In addition to what @standardAI asked, did you try /were there other configs in which it worked ok? anything else in the logs before the error?
I tested it too. I get this error. @linoytsaban @standardAI
- Platform: Ubuntu 22.04.3 LTS - Linux-5.4.0-169-generic-x86_64-with-glibc2.35
- Running on a notebook?: No
- Running on Google Colab?: No
- Python version: 3.10.12
- PyTorch version (GPU?): 2.2.0+cu121 (True)
- Flax version (CPU?/GPU?/TPU?): not installed (NA)
- Jax version: not installed
- JaxLib version: not installed
- Huggingface_hub version: 0.23.0
- Transformers version: 4.41.0
- Accelerate version: 0.30.1
- PEFT version: 0.11.2.dev0
- Bitsandbytes version: 0.43.1
- Safetensors version: 0.4.3
- xFormers version: 0.0.24
- Accelerator: NVIDIA GeForce RTX 3090, 24576 MiB VRAM
- Using GPU in script?: <fill in>
- Using distributed or parallel set-up in script?: <fill in>
Code:
accelerate launch train_dreambooth_lora_sdxl.py \
--pretrained_model_name_or_path="SG161222/RealVisXL_V4.0" \
--instance_data_dir="train/image" \
--pretrained_vae_model_name_or_path="madebyollin/sdxl-vae-fp16-fix" \
--output_dir="lora-trained-xl" \
--mixed_precision="fp16" \
--instance_prompt="a photo of try_on a model wearing" \
--resolution=1024 \
--train_batch_size=1 \
--gradient_accumulation_steps=4 \
--learning_rate=1e-4 \
--report_to="wandb" \
--lr_scheduler="constant" \
--lr_warmup_steps=0 \
--max_train_steps=500 \
--validation_prompt="a photo of try_on a model wearing" \
--validation_epochs=25 \
--seed="0" \
--push_to_hub
I added these parameters and tested again.
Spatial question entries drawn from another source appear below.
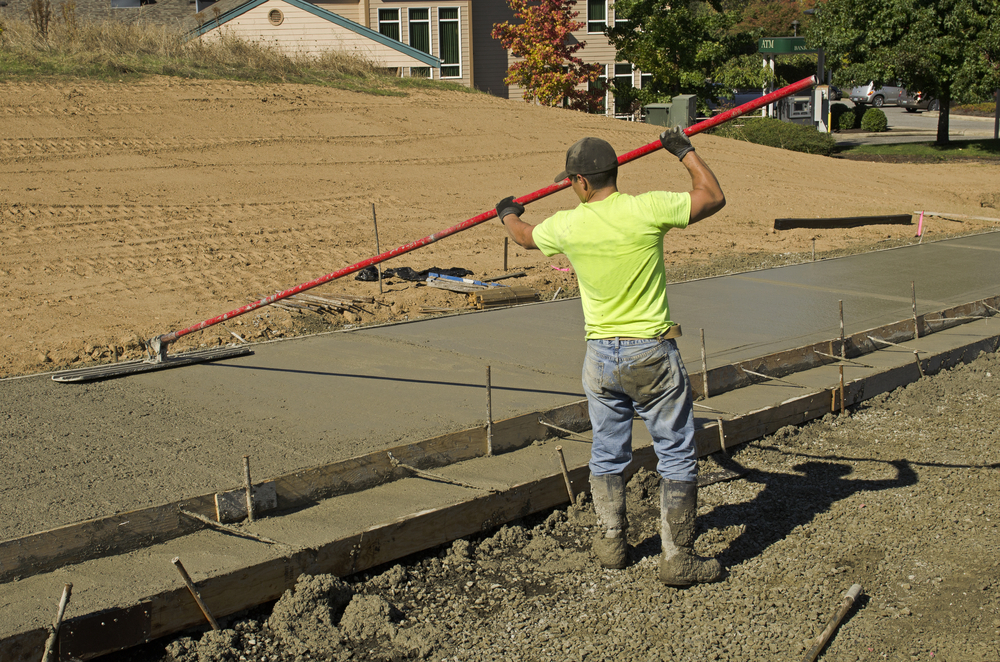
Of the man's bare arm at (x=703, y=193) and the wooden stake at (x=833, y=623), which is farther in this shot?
the man's bare arm at (x=703, y=193)

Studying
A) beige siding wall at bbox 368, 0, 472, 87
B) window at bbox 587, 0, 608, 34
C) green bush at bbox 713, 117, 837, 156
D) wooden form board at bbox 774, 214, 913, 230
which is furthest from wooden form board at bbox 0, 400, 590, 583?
window at bbox 587, 0, 608, 34

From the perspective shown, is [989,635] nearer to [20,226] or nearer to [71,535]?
[71,535]

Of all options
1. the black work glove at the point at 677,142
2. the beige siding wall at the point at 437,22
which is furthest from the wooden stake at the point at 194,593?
the beige siding wall at the point at 437,22

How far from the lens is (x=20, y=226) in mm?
11828

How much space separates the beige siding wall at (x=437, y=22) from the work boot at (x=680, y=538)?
26.5 metres

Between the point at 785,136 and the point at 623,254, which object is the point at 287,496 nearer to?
the point at 623,254

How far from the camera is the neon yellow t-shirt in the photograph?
3.92m

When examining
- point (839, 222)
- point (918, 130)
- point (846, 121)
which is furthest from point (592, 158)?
point (918, 130)

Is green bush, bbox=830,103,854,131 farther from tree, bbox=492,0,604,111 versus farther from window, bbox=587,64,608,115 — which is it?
tree, bbox=492,0,604,111

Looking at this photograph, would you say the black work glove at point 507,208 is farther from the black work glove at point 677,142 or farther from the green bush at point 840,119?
the green bush at point 840,119

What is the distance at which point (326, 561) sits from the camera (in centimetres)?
398

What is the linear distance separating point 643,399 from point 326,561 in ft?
5.15

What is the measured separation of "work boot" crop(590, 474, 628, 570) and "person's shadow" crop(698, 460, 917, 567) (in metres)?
0.55

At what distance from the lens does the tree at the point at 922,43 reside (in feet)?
78.2
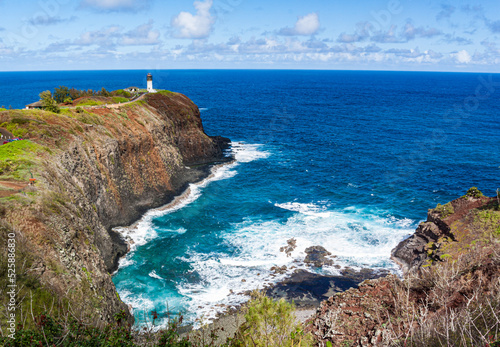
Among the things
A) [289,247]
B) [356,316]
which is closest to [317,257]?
Answer: [289,247]

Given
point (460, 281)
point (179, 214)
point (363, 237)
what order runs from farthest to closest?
1. point (179, 214)
2. point (363, 237)
3. point (460, 281)

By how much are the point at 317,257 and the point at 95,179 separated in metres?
32.5

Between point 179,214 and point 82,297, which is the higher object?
point 82,297

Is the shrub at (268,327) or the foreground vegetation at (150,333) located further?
the shrub at (268,327)

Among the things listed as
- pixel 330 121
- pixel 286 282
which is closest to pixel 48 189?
pixel 286 282

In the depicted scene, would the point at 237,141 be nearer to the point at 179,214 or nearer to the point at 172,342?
the point at 179,214

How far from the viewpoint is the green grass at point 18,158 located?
32.2 meters

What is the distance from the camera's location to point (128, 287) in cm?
3731

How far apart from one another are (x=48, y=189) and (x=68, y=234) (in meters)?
6.21

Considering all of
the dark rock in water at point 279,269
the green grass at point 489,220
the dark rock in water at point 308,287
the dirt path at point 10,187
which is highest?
the dirt path at point 10,187

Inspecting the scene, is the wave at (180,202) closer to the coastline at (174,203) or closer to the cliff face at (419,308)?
the coastline at (174,203)

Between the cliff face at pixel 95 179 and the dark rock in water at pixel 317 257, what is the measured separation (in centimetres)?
2333

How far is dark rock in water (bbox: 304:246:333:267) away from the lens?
141ft

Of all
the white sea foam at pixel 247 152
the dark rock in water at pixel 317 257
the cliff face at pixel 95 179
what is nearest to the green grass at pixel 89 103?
the cliff face at pixel 95 179
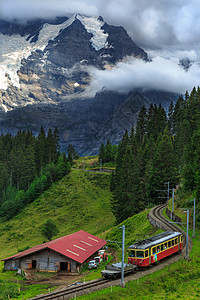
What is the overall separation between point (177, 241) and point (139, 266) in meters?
8.47

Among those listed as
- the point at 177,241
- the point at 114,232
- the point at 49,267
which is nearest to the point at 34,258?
the point at 49,267

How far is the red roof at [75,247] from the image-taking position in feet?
160

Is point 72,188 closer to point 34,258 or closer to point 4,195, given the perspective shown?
point 4,195

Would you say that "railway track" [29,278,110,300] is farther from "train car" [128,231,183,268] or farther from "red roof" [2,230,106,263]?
"red roof" [2,230,106,263]

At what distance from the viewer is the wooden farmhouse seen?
48.0 metres

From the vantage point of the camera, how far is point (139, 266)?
37.9m

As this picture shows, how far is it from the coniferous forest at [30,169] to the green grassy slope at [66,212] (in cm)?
446

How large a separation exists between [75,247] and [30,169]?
82572mm

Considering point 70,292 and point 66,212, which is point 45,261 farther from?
point 66,212

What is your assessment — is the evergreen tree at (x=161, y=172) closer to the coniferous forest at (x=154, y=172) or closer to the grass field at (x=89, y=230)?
the coniferous forest at (x=154, y=172)

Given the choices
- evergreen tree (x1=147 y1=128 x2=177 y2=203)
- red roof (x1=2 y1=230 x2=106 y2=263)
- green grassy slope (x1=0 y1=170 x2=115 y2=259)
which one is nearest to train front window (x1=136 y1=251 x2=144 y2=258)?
red roof (x1=2 y1=230 x2=106 y2=263)

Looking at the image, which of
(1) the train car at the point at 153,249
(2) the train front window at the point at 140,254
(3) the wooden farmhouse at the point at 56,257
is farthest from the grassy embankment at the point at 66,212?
(2) the train front window at the point at 140,254

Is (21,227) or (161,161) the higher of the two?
(161,161)

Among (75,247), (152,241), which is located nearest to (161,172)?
(75,247)
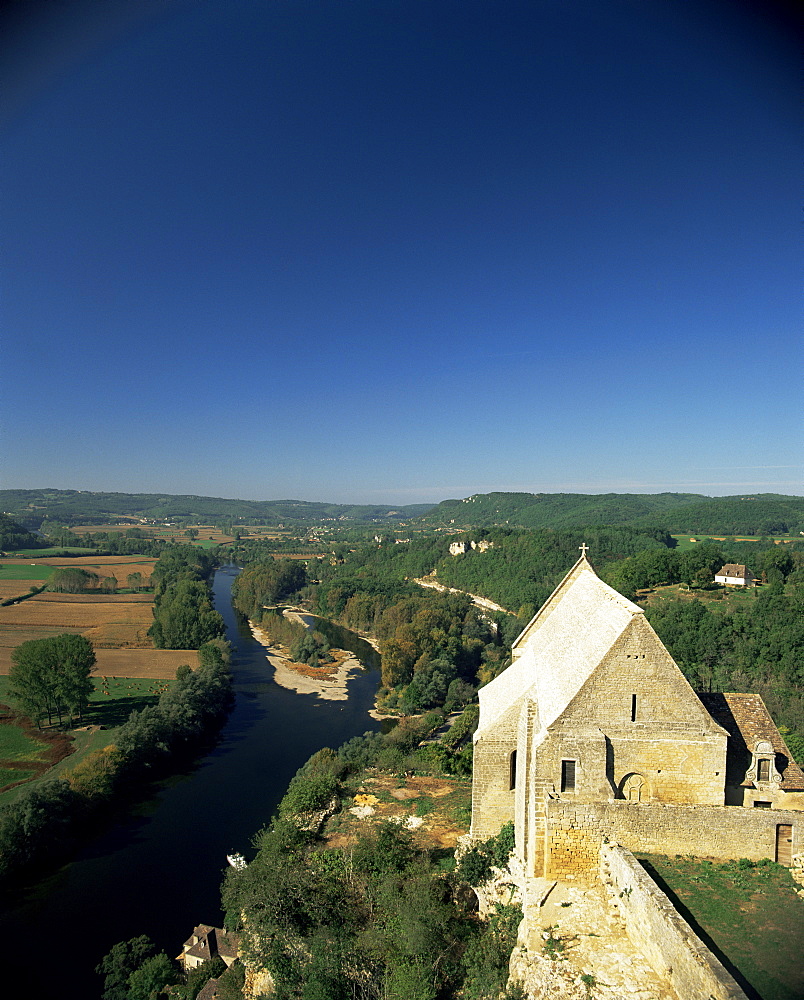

Error persists.
--enable_xformers_memory_efficient_attention \
--gradient_checkpointing \
--use_8bit_adam \
--mixed_precision="fp16" \
Code:
dmesg --ctime | grep --ignore-case --before-context 1 "killed"
Output: dmesg: read kernel buffer failed: Operation not permitted
Isn't running the dmesg
command with sudo
possible in that environment?
hey @nayan-dhabarde @kadirnar, I tried your params with my data and couldn't reproduce the error -
!accelerate launch train_dreambooth_lora_sdxl_advanced.py \
--pretrained_model_name_or_path="SG161222/RealVisXL_V4.0" \
--pretrained_vae_model_name_or_path="madebyollin/sdxl-vae-fp16-fix" \
--dataset_name="linoyts/Tuxemon" \
--output_dir="test" \
--mixed_precision="fp16" \
--instance_prompt="a cartoon of TOK tuxemon monster" \
--resolution=1024 \
--train_batch_size=1 \
--gradient_accumulation_steps=4 \
--learning_rate=1e-4 \
--report_to="wandb" \
--lr_scheduler="constant" \
--lr_warmup_steps=0 \
--max_train_steps=500 \
--validation_prompt="a cartoon of TOK pink turtle tuxemon monster" \
--validation_epochs=25 \
--seed="0" \
--push_to_hub
and
!accelerate launch train_dreambooth_lora_sdxl_advanced.py \
--pretrained_model_name_or_path="stabilityai/stable-diffusion-xl-base-1.0" \
--pretrained_vae_model_name_or_path="madebyollin/sdxl-vae-fp16-fix" \
--dataset_name="linoyts/Tuxemon" \
--output_dir="test" \
--mixed_precision="fp16" \
--instance_prompt="a cartoon of TOK tuxemon monster" \
--resolution=1024 \
--num_train_epochs=10 \
--train_batch_size=1 \
--repeats=20 \
--gradient_accumulation_steps=1 \
--train_text_encoder \
--gradient_checkpointing \
--learning_rate=1e-4 \
--text_encoder_lr=5e-5 \
--optimizer="adamW" \
--num_class_images=3000 \
--lr_scheduler="constant" \
--lr_warmup_steps=0 \
--rank=128 \
--seed="0"\
--push_to_hub
does it only fail for you in these configs and works in others?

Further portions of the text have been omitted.